Les autorités sanitaires confirment une tendance à la hausse : chaque année, entre 60 et 100 jeunes de moins de 19 ans aboutissent à l’urgence pour une intoxication potentiellement liée aux opioïdes, calcule l’Institut national de santé publique du Québec (INSPQ). Les experts liés à ce dossier résument la situation en parlant d’une combinaison parfaite pour mener au danger : des jeunes à la recherche de sensations fortes, des drogues faciles à commander, même sur les réseaux sociaux et livrées sur le pas de la porte, des comprimés de contrefaçon imitant à la perfection les vrais spécimens, mais contenant des dérivés hyperpuissants. Ne sachant pas ce qu’ils consomment, et peut-être moins outillés que des adultes pour remettre en question l’authenticité des drogues, les mineurs sont plus en danger de surdose.

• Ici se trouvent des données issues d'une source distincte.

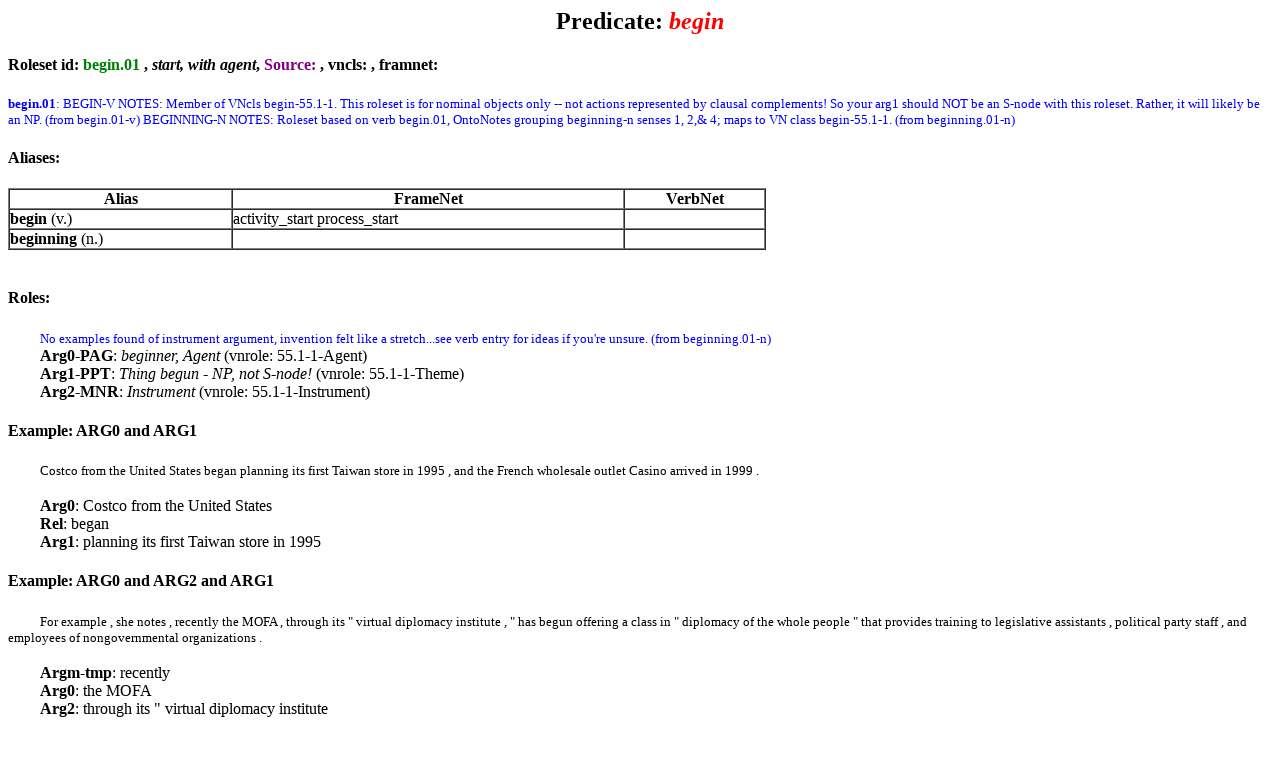

--- FILE ---
content_type: text/html; charset=UTF-8
request_url: https://verbs.colorado.edu/propbank/framesets-english-aliases/begin.html
body_size: 7099
content:
<html>
<head><title>Frameset - begin</title></head>

<body>
<center><h2>Predicate: <font color=red><i>begin</i></font></h2></center>
<h4 id="begin.01">Roleset id: <font color=green>begin.01</font> , <i>start, with agent</i>, <font color=purple>Source: </font>, vncls: <a href="http://verbs.colorado.edu/verb-index/vn/null.php"></a>, framnet: </h4><font size=2 color=blue><b>begin.01</b>: BEGIN-V NOTES: Member of VNcls begin-55.1-1. This roleset is for nominal objects only -- not actions represented by clausal complements! So your arg1 should NOT be an S-node with this roleset. Rather, it will likely be an NP. (from begin.01-v) BEGINNING-N NOTES: Roleset based on verb begin.01, OntoNotes grouping beginning-n senses 1, 2,& 4; maps to VN class begin-55.1-1. (from beginning.01-n)</font><br>
<h4>Aliases:</h4>
<table cellspacing=0 cellpadding=0 border=1 width=60%>
<tr><th>Alias</th><th>FrameNet</th><th>VerbNet</th></tr>
<tr><td><strong>begin</strong> (v.)</td><td>activity_start process_start</td><td></td></tr>
<tr><td><strong>beginning</strong> (n.)</td><td></td><td></td></tr>
</table><br>
<h4>Roles:</h4>
&nbsp&nbsp&nbsp&nbsp&nbsp&nbsp&nbsp <font size=2 color=blue>No examples found of instrument argument, invention felt like a stretch...see verb entry for ideas if you're unsure. (from beginning.01-n)</font><br>
&nbsp&nbsp&nbsp&nbsp&nbsp&nbsp&nbsp <b>Arg0-PAG</b>: <i>beginner, Agent</i>  (vnrole: 55.1-1-Agent)
<br>
&nbsp&nbsp&nbsp&nbsp&nbsp&nbsp&nbsp <b>Arg1-PPT</b>: <i>Thing begun - NP, not S-node!</i>  (vnrole: 55.1-1-Theme)
<br>
&nbsp&nbsp&nbsp&nbsp&nbsp&nbsp&nbsp <b>Arg2-MNR</b>: <i>Instrument</i>  (vnrole: 55.1-1-Instrument)
<br>
<h4>Example: ARG0 and ARG1</h4>
&nbsp&nbsp&nbsp&nbsp&nbsp&nbsp&nbsp <font size=2>Costco from the United States began planning its first Taiwan store in 1995 , and the French wholesale outlet Casino arrived in 1999 .</font><br>
<br>
&nbsp&nbsp&nbsp&nbsp&nbsp&nbsp&nbsp <b>Arg0</b>: Costco from the United States<br>
&nbsp&nbsp&nbsp&nbsp&nbsp&nbsp&nbsp <b>Rel</b>: began<br>
&nbsp&nbsp&nbsp&nbsp&nbsp&nbsp&nbsp <b>Arg1</b>: planning its first Taiwan store in 1995<br>
<h4>Example: ARG0 and ARG2 and ARG1</h4>
&nbsp&nbsp&nbsp&nbsp&nbsp&nbsp&nbsp <font size=2>For example , she notes , recently the MOFA , through its " virtual diplomacy institute , " has begun offering a class in " diplomacy of the whole people " that provides training to legislative assistants , political party staff , and employees of nongovernmental organizations .</font><br>
<br>
&nbsp&nbsp&nbsp&nbsp&nbsp&nbsp&nbsp <b>Argm-tmp</b>: recently<br>
&nbsp&nbsp&nbsp&nbsp&nbsp&nbsp&nbsp <b>Arg0</b>: the MOFA<br>
&nbsp&nbsp&nbsp&nbsp&nbsp&nbsp&nbsp <b>Arg2</b>: through its " virtual diplomacy institute<br>
&nbsp&nbsp&nbsp&nbsp&nbsp&nbsp&nbsp <b>Rel</b>: begun<br>
&nbsp&nbsp&nbsp&nbsp&nbsp&nbsp&nbsp <b>Arg1</b>: offering a class in " diplomacy of the whole people " that provides training to legislative assistants , political party staff , and employees of nongovernmental organizations<br>
<h4>Example: ergative</h4>
&nbsp&nbsp&nbsp&nbsp&nbsp&nbsp&nbsp <font size=2>The book began with a murder</font><br>
<br>
&nbsp&nbsp&nbsp&nbsp&nbsp&nbsp&nbsp <b>Arg1</b>: The book<br>
&nbsp&nbsp&nbsp&nbsp&nbsp&nbsp&nbsp <b>Rel</b>: began<br>
&nbsp&nbsp&nbsp&nbsp&nbsp&nbsp&nbsp <b>Arg2</b>: with a murder<br>
<h4>Example: instrumental subject</h4>
&nbsp&nbsp&nbsp&nbsp&nbsp&nbsp&nbsp <font size=2>A murder began the book</font><br>
<br>
&nbsp&nbsp&nbsp&nbsp&nbsp&nbsp&nbsp <b>Arg2</b>: A murder<br>
&nbsp&nbsp&nbsp&nbsp&nbsp&nbsp&nbsp <b>Rel</b>: began<br>
&nbsp&nbsp&nbsp&nbsp&nbsp&nbsp&nbsp <b>Arg1</b>: the book<br>
<h4>Example: NP only, Arg 1</h4>
&nbsp&nbsp&nbsp&nbsp&nbsp&nbsp&nbsp <font size=2>the beginning of a six-day motor expedition from Oxfordshire toCornwall</font><br>
<br>
&nbsp&nbsp&nbsp&nbsp&nbsp&nbsp&nbsp <b>Rel</b>: beginning<br>
&nbsp&nbsp&nbsp&nbsp&nbsp&nbsp&nbsp <b>Arg1</b>: of a six-day motor expedition from Oxfordshire to Cornwall<br>
<h4>Example: Arg 1 as possessor</h4>
&nbsp&nbsp&nbsp&nbsp&nbsp&nbsp&nbsp <font size=2>The war's beginning took everyone by surprise.</font><br>
<br>
&nbsp&nbsp&nbsp&nbsp&nbsp&nbsp&nbsp <b>Arg1</b>: war's<br>
&nbsp&nbsp&nbsp&nbsp&nbsp&nbsp&nbsp <b>Rel</b>: beginning<br>
<h4>Example: Args 0 & 1</h4>
&nbsp&nbsp&nbsp&nbsp&nbsp&nbsp&nbsp person: <i>ns</i>,&nbsp tense: <i>ns</i>,&nbsp aspect: <i>ns</i>,&nbsp voice: <i>ns</i>,&nbsp form: <i>ns</i><br><br>
&nbsp&nbsp&nbsp&nbsp&nbsp&nbsp&nbsp <font size=2>Children of wealthier families had, and still have, the option of postponing their beginning of adult responsibilities and continuing their studies.</font><br>
<br>
&nbsp&nbsp&nbsp&nbsp&nbsp&nbsp&nbsp <b>Arg0</b>: their<br>
&nbsp&nbsp&nbsp&nbsp&nbsp&nbsp&nbsp <b>Rel</b>: beginning<br>
&nbsp&nbsp&nbsp&nbsp&nbsp&nbsp&nbsp <b>Arg1</b>: of adult responsibilities<br>
<br>
<h4 id="begin.02">Roleset id: <font color=green>begin.02</font> , <i>aspectual, beginning an action</i>, <font color=purple>Source: </font>, vncls: <a href="http://verbs.colorado.edu/verb-index/vn/null.php"></a>, framnet: </h4><font size=2 color=blue><b>begin.02</b>: BEGIN-V NOTES: Member of VNcls begin-55.1-1. (from begin.02-v)</font><br>
<h4>Aliases:</h4>
<table cellspacing=0 cellpadding=0 border=1 width=60%>
<tr><th>Alias</th><th>FrameNet</th><th>VerbNet</th></tr>
<tr><td><strong>begin</strong> (v.)</td><td>activity_start process_start</td><td></td></tr>
<tr><td><strong>beginning</strong> (n.)</td><td>Temporal_subregion</td><td></td></tr>
</table><br>
<h4>Roles:</h4>
&nbsp&nbsp&nbsp&nbsp&nbsp&nbsp&nbsp <font size=2 color=blue>This roleset requires concatenation of raised subject of action begun and action begun.  See examples. All should have a syntactic structure where the object of begin is an S-node or a VP, never an NP. (from begin.02-v)</font><br>
&nbsp&nbsp&nbsp&nbsp&nbsp&nbsp&nbsp <b>Arg1-PPT</b>: <i>Action begun</i>  (vnrole: 55.1-1-Theme)
<br>
&nbsp&nbsp&nbsp&nbsp&nbsp&nbsp&nbsp <b>Arg2-MNR</b>: <i>Instrument, starting point</i>  (vnrole: 55.1-1-Instrument)
<br>
<h4>Example: aspectual</h4>
&nbsp&nbsp&nbsp&nbsp&nbsp&nbsp&nbsp person: <i>ns</i>,&nbsp tense: <i>past</i>,&nbsp aspect: <i>ns</i>,&nbsp voice: <i>active</i>,&nbsp form: <i>full</i><br><br>
&nbsp&nbsp&nbsp&nbsp&nbsp&nbsp&nbsp <font size=2>John-1 began *-1 to eat the entire cake, then thought better of it.</font><br>
<br>
&nbsp&nbsp&nbsp&nbsp&nbsp&nbsp&nbsp <b>Rel</b>: began<br>
&nbsp&nbsp&nbsp&nbsp&nbsp&nbsp&nbsp <b>Arg1</b>: [John-1], [*-1 to eat the entire cake]<br>
<h4>Example: aspectual</h4>
&nbsp&nbsp&nbsp&nbsp&nbsp&nbsp&nbsp <font size=2>John-1 began *-1 to sweat</font><br>
<br>
&nbsp&nbsp&nbsp&nbsp&nbsp&nbsp&nbsp <b>Rel</b>: began<br>
&nbsp&nbsp&nbsp&nbsp&nbsp&nbsp&nbsp <b>Arg1</b>: [John-1][*-1 to sweat]<br>
<h4>Example: a little nicer</h4>
&nbsp&nbsp&nbsp&nbsp&nbsp&nbsp&nbsp <font size=2>[The storm]-1 began *-1 to cause great destruction</font><br>
<br>
&nbsp&nbsp&nbsp&nbsp&nbsp&nbsp&nbsp <b>Rel</b>: began<br>
&nbsp&nbsp&nbsp&nbsp&nbsp&nbsp&nbsp <b>Arg1</b>: [The storm],[*-1 to cause great destruction]<br>
<br>
<br>
</body>
</html>
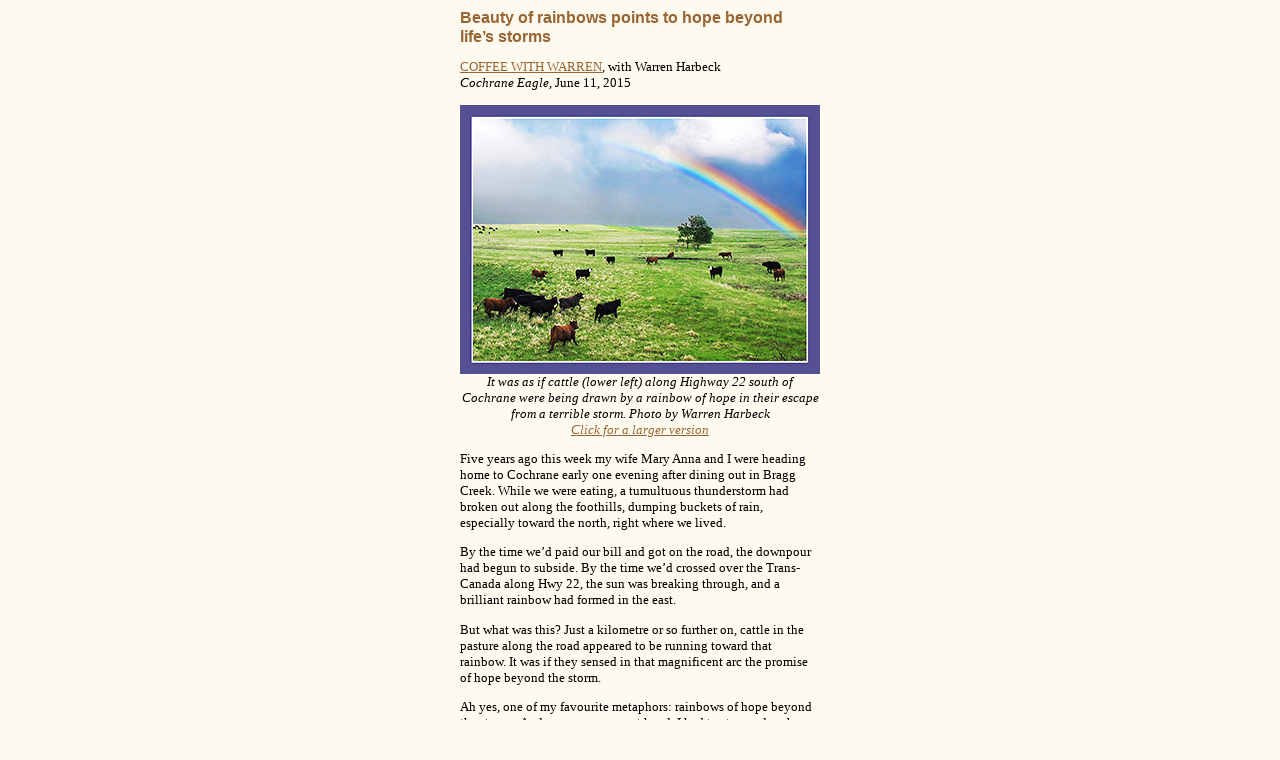

--- FILE ---
content_type: text/html
request_url: http://www.harbeck.ca/cww/cww_150611.html
body_size: 2754
content:
<html>
<head>
<title>Coffee with Warren</title>
<meta http-equiv="Content-Type" content="text/html; charset=iso-8859-1">
<link rel=stylesheet href="cww.css" type="text/css">
</head>

<body bgcolor="#fffaf0" lang=EN-CA link="#996633" vlink="#CC9966">
<table width="360" align="center" border="0" cellspacing="0" cellpadding="0">
			<tr>
				<td>
					<h1>Beauty of rainbows points to hope beyond life&rsquo;s storms</h1>
				  <p><a href="index.htm">COFFEE WITH WARREN</a>, with Warren Harbeck<br>
						<i>Cochrane Eagle</i>, June 11, 2015</p>
				  <p align="center"><a href="150611_cattle_720.jpg" target="_blank"><img src="150611_cattle_360.jpg" width="360" height="269" alt="" border="0"></a><br><em>It was as if cattle (lower left) along Highway 22 south of Cochrane were being drawn by a rainbow of hope in their escape from a terrible storm. Photo by Warren Harbeck<br>
			      <a href="150611_cattle_720.jpg" target="_blank">Click for a larger version</a></em>
				  </p>
				  <p>Five years ago this week my wife Mary Anna and I were heading home to Cochrane early one evening after dining out in Bragg Creek. While we were eating, a tumultuous thunderstorm had broken out along the foothills, dumping buckets of rain, especially toward the north, right where we lived.</p>
                  <p>By the time we&rsquo;d paid our bill and got on the road, the downpour had begun to subside. By the time we&rsquo;d crossed over the Trans-Canada along Hwy 22, the sun was breaking through, and a brilliant rainbow had formed in the east.</p>
                  <p>But what was this? Just a kilometre or so further on, cattle in the pasture along the road appeared to be running toward that rainbow. It was if they sensed in that magnificent arc the promise of hope beyond the storm.&nbsp; </p>
                  <p>Ah yes, one of my favourite metaphors: rainbows of hope beyond the storms. And yes, my camera at hand, I had to stop and grab a shot.</p>
                  <p>I&rsquo;ve decided to run that photo now because of the encouragement it has provided recently to several of our coffee companions with whom I&rsquo;ve shared it privately and who have been going through storms in their own lives: health issues, soured relationships, financial crises, etc.</p>
                  <p>Hope-affirming rainbows such as this have two special associations for me personally.</p>
                  <p>First, they remind me of the inspiration for that Academy Award-winning ballad, &ldquo;Over the Rainbow,&rdquo; from the 1939 movie <em>The Wizard of Oz</em> (lyrics by E.Y. Harburg, music by Harold Arlen, and <a href="https://www.youtube.com/watch?v=1HRa4X07jdE" target="_blank">sung by Judy Garland</a>).</p>
                  <p>Rabbi Bernhard Rosenberg, in his <a href="http://www.mycentraljersey.com/story/life/faith/2014/12/10/somewhere-rainbow-jewish-perspective/20104523/" target="_blank">essay</a>, &ldquo;&lsquo;Somewhere Over the Rainbow&rsquo; from a Jewish Perspective,&rdquo; explains how the immigrant team of Harburg and Arlen drew on their own Jewish identity in writing the song. They were motivated, he says, by the pogroms and looming Holocaust that beset their people in Europe. He sees hints of that, for example, in the following line:</p>
                  <p>&ldquo;Someday I&rsquo;ll wish upon a star / And wake up where the clouds are far behind me.&rdquo;</p>
                  <p>The second association rainbows have for me relates to one of the guiding lights for these columns: a quote from Russian writer Dostoevsky, &ldquo;The world will be saved by beauty.&rdquo;</p>
                  <p>I wrote a <a href="http://www.harbeck.ca/cww/cww_060802.html" target="_blank">column</a> on that quote back on Aug. 2, 2006. Briefly, I noted, Beauty is about the artistic expression of hope-filled non-material reality characterized by truth and goodness.</p>
                  <p>Rainbows? They&rsquo;re the Divine Artist&rsquo;s symbol of hope beyond the storm.</p>
                  <p>Which brings me around to a great coffee chat I had at the beginning of this week on that very topic. I met Jean-No&euml;l Andr&eacute;, of Quebec, producer of stage productions.</p>
                  <p>What really caught my attention was Jean-No&euml;l&rsquo;s leading role in an international gathering of creative people that define themselves by the question: &ldquo;And if Beauty could save the world?&rdquo; (To read about the gathering in French, click <a href="http://www.congres-beaute.org/" target="_blank">here</a>.)</p>
                  <p>These artists, writers and others understand that their calling is to be &ldquo;windows for the soul&rdquo; for engaging that which is intangible and mysterious, Jean-No&euml;l said &ndash; &ldquo;to allow the mystery of life to be experienced by everyone.&rdquo;</p>
                  <p>Well, I&rsquo;m thinking that just might be what those cattle were experiencing as they followed the rainbow. Thank you, my coffee companions, for being rainbows to me.</p>
<p>&nbsp;</p>
                  <p>&copy; 2015 Warren Harbeck<br>
						<a href="mailto:JoinMe@coffeewithwarren.com">JoinMe@coffeewithwarren.com</a></p>
					<p><a href="index.htm">Return to Coffee With Warren home page</a></p>
				</td>
			</tr>
		</table>
<!-- WiredMinds eMetrics tracking with Enterprise Edition V5.4 START -->
<script type='text/javascript' src='https://count.carrierzone.com/app/count_server/count.js'></script>
<script type='text/javascript'><!--
wm_custnum='3f953e2bde58ecff';
wm_page_name='cww_150611.html';
wm_group_name='/services/webpages/h/a/harbeck.ca/public/cww';
wm_campaign_key='campaign_id';
wm_track_alt='';
wiredminds.count();
// -->
</script>
<!-- WiredMinds eMetrics tracking with Enterprise Edition V5.4 END -->
</body>
</html>


--- FILE ---
content_type: text/css
request_url: http://www.harbeck.ca/cww/cww.css
body_size: 245
content:
p {font: 10pt Georgia, Times New Roman, Times, Serif; line-height: 120%}
ol {font: 10pt Georgia, Times New Roman, Times, Serif; line-height: 120%}
ul {font: 10pt Georgia, Times New Roman, Times, Serif; line-height: 120%}
h1 {font: bold 12pt Trebuchet, Verdana, Arial, Sans-serif; line-height: 120%; color: #996633}
h2 {font: bold 10pt Trebuchet, Verdana, Arial, Sans-serif; line-height: 120%; color: #996633}
b {font-style: bold}
i {font-style: italic}
.pullquote {font: bold 10pt Georgia, Times New Roman, Times, Serif; line-height: 120%; color: #996633}
dl {font: 10pt Georgia, Times New Roman, Times, Serif; line-height: 120%}
sup { font-size: 70%; vertical-align: text-top; }
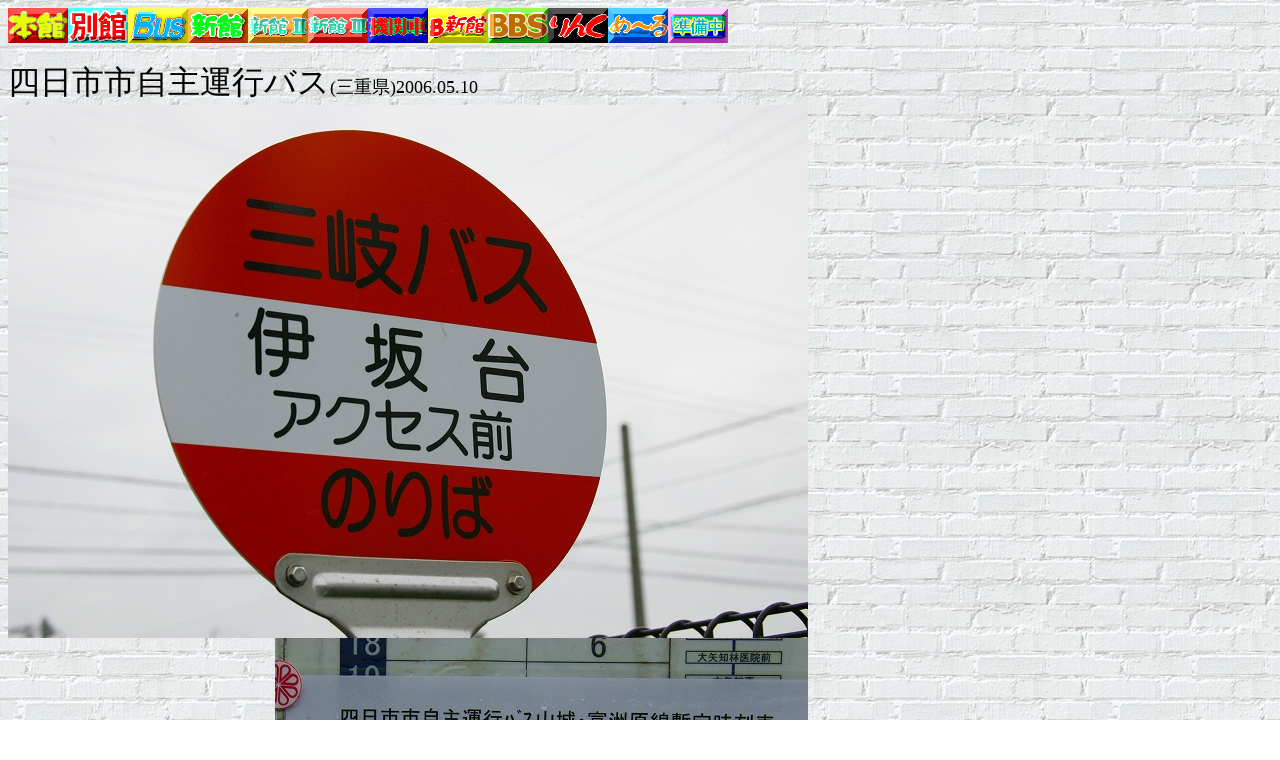

--- FILE ---
content_type: text/html
request_url: http://bu.ycp.jp/b_toukai/b_yokkaichi_city_jisyu.htm
body_size: 5225
content:
<html>

<head>
<meta name="GENERATOR" content="Microsoft FrontPage 6.0">
<meta name="ProgId" content="FrontPage.Editor.Document">
<meta http-equiv="Content-Type" content="text/html; charset=shift_jis">
<title>四日市市自主運行バス(三重県)</title>
</head>

<body background="../01brick.gif">

<SCRIPT type="text/javascript">
<!--
function right(e) {
if (( navigator.appName == 'Netscape' )
&& ((e.which == 3 )||( e.which == 2 ))) {
alert("右クリックは禁止です！");
return false ;
}
else if (( navigator.appName == 'Microsoft Internet Explorer' )
&&(( event.button == 2 )||( event.button == 3 ))) {
alert("右クリックは禁止です！");
return false ;
}
return true ;
}
document.onmousedown = right ;
if ( document.layers ) {
window.captureEvents( Event.MOUSEDOWN ) ;
}
window.onmousedown=right ;
//-->
</SCRIPT>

Le Québec devrait-il être en état d’alerte ? Pas encore, disent les experts, mais nous ne sommes pas à l’abri d’une crise sanitaire comme celle qui touche la Colombie-Britannique. Tous recommandent aux parents de discuter ouvertement avec leurs enfants de cette question cruciale, et plus particulièrement des matières circulant sur le marché noir. Ils suggèrent de vérifier ce qu’il y a dans les colis livrés pour leur enfant à la maison. Dans les écoles, la prévention demeure une avenue qui permet d’outiller les jeunes, mais il ne faut pas jouer à l’autruche et imaginer son milieu scolaire exempt de dangers. La circulation et la disponibilité aisée des drogues contaminées par le fentanyl et ses dérivés demeurent toutefois la principale menace à la sécurité des jeunes. De ce côté, le défi est titanesque.
Ce texte fait partie de notre section Opinion. Il s’agit d’un éditorial et, à ce titre, il reflète les valeurs et la position du Devoir telles que définies par son directeur en collégialité avec l’équipe éditoriale.